The last decade has established the tedium of hyper-emotionalism with a queasy display of over-sharing celebrities and tell-all autobiographies, chair-throwing talk shows and invasive reality TV, and the cyber-exhibitionism of blogging. We may have reached a tipping point, though, if the recent fascination with buttoned-up TV characters is any indication. It’s doubtful that this development marks a pop-culture paradigm shift. It’s probably not even a trend. Emotional subtlety and stringent self-analysis will likely remain the territory of Booker Prize winners and Joan Didion memoirs. But the mass media’s puppy-like attention span has seized on the prickly pleasures of uptightness — at least for a moment.
Consider the contrasting celebrity trajectories of Tom Cruise and Madonna. Though he’s known for his portrayals of callow, cocky operators, Cruise once maintained a sense of mysterious depth through the ruthless gatekeeping of his public image. And then suddenly there he was, getting all schmoopy with Katie Holmes and scaring Oprah by going down on his knees, pounding the floor, leaping on the furniture, and screaming his love on national television. (According to urbandictionary.com, the phrase “jumping the couch” is now used to describe “a defining moment when you know someone has gone off the deep end.”) Meanwhile, we have Madonna, the “Express Yourself” girl once known for nude hitch-hiking. With her cool eye for zeitgeist zigzags, she sensed that total exposure had temporarily exhausted itself and embarked on a calculated dalliance with British propriety and reserve. In last August’s Vogue the reinvented Madge was pictured on the English estate she shares with husband Guy Ritchie, feeding the chickens in a ladylike dress and cardie.
Public reaction to these PR reversals suggests a new mood. Cruise nearly scuttled the War of the Worlds publicity push when his fans discovered that, um, actually, they didn’t want to see “the real Tom” and his icky, inappropriate public displays of affection after all. The newly demure Mrs. R., on the other hand, piqued our interest — even if it was only to marvel at her unabashed media manipulation.
Madonna’s passing passion for primness — she’s already reworked herself as a disco diva — may have been a shrewd show of self-marketing. And csi producer Jerry Bruckheimer, known for loud, bombastic movies such as Armageddon and Pearl Harbor, is probably backing his uncommunicative investigators for strategic reasons. As shrewd pop-culture prognosticators, they have both seized on emotional repression as a novelty, a cool contrast to the emotionally overheated effects of most mass media, including the web.

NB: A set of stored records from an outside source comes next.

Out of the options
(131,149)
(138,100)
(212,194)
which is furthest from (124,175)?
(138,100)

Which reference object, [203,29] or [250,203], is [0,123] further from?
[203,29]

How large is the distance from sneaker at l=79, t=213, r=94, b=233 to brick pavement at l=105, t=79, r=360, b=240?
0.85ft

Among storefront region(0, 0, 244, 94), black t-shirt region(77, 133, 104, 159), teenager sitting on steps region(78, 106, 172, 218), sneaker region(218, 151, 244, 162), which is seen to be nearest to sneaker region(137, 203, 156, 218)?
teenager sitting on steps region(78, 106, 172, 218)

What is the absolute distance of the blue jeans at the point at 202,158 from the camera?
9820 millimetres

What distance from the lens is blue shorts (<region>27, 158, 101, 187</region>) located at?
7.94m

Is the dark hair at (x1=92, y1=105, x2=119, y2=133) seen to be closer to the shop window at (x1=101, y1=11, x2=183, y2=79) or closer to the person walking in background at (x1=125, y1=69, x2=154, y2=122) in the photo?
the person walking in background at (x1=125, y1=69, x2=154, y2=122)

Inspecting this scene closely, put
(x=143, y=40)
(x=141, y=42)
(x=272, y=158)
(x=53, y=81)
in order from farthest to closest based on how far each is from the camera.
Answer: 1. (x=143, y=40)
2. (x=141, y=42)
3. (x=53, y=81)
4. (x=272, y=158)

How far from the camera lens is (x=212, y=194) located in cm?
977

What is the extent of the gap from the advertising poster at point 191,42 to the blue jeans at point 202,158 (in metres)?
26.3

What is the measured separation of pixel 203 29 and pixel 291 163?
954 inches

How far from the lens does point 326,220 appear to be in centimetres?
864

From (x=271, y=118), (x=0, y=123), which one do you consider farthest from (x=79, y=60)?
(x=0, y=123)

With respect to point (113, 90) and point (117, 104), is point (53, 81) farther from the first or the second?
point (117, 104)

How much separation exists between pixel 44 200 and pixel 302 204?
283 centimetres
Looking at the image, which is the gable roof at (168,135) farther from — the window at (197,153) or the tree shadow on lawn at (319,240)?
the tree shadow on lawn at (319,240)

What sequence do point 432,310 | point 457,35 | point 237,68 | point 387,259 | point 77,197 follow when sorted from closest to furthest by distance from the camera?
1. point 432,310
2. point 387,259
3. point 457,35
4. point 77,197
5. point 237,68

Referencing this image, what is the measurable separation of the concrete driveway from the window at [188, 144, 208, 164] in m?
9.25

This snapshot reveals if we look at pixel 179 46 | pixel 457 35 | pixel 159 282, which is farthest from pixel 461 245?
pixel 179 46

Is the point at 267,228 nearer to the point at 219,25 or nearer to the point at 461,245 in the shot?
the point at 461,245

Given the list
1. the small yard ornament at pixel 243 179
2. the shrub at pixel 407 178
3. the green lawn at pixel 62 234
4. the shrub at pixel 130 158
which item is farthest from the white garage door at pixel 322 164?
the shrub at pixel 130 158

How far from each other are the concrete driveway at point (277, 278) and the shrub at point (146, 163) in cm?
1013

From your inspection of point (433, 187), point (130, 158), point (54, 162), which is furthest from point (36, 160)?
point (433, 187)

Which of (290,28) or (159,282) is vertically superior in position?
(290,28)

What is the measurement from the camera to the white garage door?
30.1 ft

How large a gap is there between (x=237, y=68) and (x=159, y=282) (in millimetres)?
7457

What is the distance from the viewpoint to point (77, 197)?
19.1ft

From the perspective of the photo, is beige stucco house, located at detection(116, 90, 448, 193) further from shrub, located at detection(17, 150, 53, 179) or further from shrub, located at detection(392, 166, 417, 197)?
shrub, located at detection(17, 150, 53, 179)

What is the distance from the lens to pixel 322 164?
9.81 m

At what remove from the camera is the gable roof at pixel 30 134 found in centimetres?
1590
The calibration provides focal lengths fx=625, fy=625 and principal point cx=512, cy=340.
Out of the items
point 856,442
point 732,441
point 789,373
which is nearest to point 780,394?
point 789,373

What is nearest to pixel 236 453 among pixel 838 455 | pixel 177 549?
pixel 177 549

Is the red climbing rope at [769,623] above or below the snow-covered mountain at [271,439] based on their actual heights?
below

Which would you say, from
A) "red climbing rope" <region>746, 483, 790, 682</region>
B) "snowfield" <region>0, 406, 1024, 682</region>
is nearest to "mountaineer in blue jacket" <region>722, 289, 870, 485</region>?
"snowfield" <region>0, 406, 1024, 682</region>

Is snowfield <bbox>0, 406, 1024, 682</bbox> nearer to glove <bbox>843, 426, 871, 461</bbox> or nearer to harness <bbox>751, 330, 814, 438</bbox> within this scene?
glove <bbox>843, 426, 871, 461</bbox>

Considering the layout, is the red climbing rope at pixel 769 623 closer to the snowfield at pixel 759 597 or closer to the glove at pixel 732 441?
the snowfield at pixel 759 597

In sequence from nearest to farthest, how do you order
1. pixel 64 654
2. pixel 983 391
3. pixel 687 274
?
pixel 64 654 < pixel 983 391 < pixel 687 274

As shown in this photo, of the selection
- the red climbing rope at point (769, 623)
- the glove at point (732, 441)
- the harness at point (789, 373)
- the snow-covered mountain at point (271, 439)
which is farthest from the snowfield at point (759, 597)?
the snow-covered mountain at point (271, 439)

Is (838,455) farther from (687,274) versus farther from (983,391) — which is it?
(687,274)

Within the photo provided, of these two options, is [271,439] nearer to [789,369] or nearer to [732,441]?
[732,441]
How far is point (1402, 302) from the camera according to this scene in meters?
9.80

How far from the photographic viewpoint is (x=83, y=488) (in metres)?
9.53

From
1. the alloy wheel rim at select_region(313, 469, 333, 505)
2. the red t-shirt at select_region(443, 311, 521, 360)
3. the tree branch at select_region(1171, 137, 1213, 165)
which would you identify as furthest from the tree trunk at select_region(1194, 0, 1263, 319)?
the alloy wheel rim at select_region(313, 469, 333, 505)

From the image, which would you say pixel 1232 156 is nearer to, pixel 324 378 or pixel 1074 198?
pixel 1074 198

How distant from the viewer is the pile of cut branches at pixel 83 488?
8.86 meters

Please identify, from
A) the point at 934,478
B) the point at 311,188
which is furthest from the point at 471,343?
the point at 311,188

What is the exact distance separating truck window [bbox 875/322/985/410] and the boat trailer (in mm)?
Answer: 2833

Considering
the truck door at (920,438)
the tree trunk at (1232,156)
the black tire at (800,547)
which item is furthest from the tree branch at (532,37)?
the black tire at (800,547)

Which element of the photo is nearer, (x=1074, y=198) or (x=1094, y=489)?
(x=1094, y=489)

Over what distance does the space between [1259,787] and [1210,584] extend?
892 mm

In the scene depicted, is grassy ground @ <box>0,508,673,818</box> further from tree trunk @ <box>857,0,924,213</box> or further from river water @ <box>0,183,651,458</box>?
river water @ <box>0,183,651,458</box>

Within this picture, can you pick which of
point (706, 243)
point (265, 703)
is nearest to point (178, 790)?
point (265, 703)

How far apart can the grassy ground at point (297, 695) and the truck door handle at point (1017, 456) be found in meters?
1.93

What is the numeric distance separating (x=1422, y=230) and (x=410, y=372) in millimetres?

Cyber-theorist Rebecca Blood’s early optimism that the blogosphere could be a community dedicated to self-awareness, self-reliance, and critical thinking was a wonderful leap of Rousseauian idealism, and the blogs that live up to that standard are models of democratic social engagement, with writing fresh enough to merit Blood’s definition of blogging as “a coffeehouse conversation in text.” Unfortunately, most of blog-world material doesn’t warrant this kind of optimism. Instead, it offers sullen and adolescent evidence that personal expression does not necessarily lead to a greater understanding of the self and others. Blood believes that “each of us [bloggers] speaks in an individual voice of an individual vision,” but just try googling the phrase “I hate my mom” or “Nobody understands me” or “My love life sucks” and see how many hits you get — and how drearily alike the entries are. Many bloggers seem to be caught in circular thinking and world-obliterating self-absorption. They can’t be doing anything for their audience, and it’s not even clear what they’re doing for themselves.